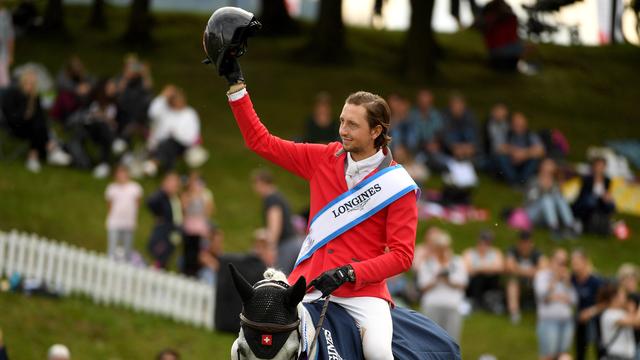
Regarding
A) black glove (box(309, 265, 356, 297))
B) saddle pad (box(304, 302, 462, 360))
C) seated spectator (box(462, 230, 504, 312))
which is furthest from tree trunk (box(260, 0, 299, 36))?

Problem to work on: Can you rewrite the listing above with "furthest" swapped for "closest" and everything else kept the same, omitting the pictures?

Full answer:
Regarding
A) black glove (box(309, 265, 356, 297))
B) saddle pad (box(304, 302, 462, 360))
C) seated spectator (box(462, 230, 504, 312))
which is closest from tree trunk (box(260, 0, 299, 36))?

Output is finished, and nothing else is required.